For tiny models (e.g., simple MLPs with 2–3 layers), the overhead that fusion eliminates is already minimal. Gains may be negligible.

4. Training with Frequent Weight Updates

In training mode, batch norm uses live batch statistics, and some fused operations (especially with quantization) may not be numerically identical. Fusion is usually more aggressive in inference.

5. Ops with Side Effects

Certain operations like Dropout or custom loss functions can’t always be fused, especially if they have randomness or state.

6. Limited Fusion in Attention Blocks

In attention-based models, full fusion is limited due to operations like softmax and masking. However, earlier stages such as projection layers followed by activation functions are typically fusible, especially if implemented in a standard way.


Conclusion

Graph fusion is one of the most impactful, low-effort ways to optimize deep learning models. By merging multiple adjacent operations into a single fused kernel, it reduces memory access, kernel launch overhead, and runtime latency, often with zero changes to model accuracy or behavior.

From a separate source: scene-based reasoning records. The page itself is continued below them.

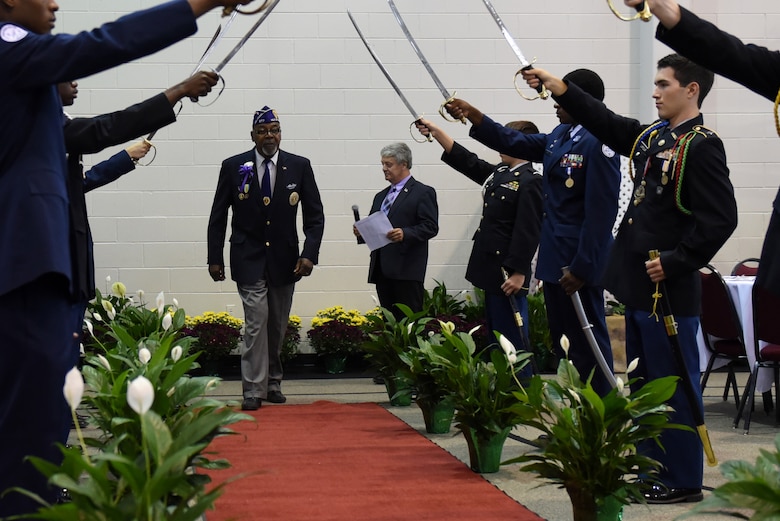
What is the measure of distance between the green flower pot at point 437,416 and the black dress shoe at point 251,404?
137cm

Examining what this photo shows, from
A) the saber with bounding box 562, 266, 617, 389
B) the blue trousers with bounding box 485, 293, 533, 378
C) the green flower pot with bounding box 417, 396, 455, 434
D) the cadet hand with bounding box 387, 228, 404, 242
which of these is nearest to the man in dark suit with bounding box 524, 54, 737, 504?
the saber with bounding box 562, 266, 617, 389

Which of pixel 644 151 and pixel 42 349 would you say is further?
pixel 644 151

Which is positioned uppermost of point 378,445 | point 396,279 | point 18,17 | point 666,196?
point 18,17

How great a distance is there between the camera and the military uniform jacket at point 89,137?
11.6ft

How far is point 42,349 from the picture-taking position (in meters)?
2.54

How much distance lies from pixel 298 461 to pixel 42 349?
2.47 meters

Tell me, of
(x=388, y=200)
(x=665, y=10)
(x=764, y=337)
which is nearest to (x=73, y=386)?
(x=665, y=10)

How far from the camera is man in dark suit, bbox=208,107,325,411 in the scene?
21.9 feet

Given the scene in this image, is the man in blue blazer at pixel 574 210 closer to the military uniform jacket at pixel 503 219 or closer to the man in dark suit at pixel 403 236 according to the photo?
the military uniform jacket at pixel 503 219

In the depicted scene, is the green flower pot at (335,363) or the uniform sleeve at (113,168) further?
the green flower pot at (335,363)

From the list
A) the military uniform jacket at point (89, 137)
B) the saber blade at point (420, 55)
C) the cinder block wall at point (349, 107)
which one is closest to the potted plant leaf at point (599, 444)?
the military uniform jacket at point (89, 137)

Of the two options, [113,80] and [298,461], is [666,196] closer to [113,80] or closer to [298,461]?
[298,461]

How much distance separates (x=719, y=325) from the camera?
20.3 ft

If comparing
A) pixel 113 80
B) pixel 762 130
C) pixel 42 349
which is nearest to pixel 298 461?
pixel 42 349
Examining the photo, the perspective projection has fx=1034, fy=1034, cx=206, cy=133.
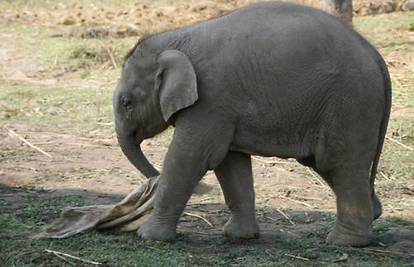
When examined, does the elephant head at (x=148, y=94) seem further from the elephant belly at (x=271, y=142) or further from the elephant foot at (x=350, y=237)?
the elephant foot at (x=350, y=237)

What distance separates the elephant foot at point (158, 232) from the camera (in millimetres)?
6469

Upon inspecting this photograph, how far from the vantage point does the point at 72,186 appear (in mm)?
8367

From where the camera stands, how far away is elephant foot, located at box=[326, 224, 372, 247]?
6430 millimetres

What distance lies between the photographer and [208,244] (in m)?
6.51

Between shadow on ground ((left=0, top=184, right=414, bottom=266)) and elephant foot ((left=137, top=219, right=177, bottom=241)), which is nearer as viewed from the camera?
shadow on ground ((left=0, top=184, right=414, bottom=266))

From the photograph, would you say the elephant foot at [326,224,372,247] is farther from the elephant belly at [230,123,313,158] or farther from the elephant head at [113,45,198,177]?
the elephant head at [113,45,198,177]

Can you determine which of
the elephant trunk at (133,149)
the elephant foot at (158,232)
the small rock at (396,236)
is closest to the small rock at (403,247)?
the small rock at (396,236)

While fusion happens mostly under the hood, understanding how it works, and when it applies, can help you build more efficient models and make smarter deployment decisions. Whether you’re exporting a model for inference, compiling for edge devices, or optimizing training with PyTorch’s AOTAutograd, fusion plays a central role in turning your model into a high-performance executable.

As frameworks and compilers evolve, fusion is becoming more dynamic, hardware-aware, and integrated with other optimization techniques like quantization, pruning, and code generation. It’s no longer just a backend trick, it’s a key part of how modern deep learning systems scale.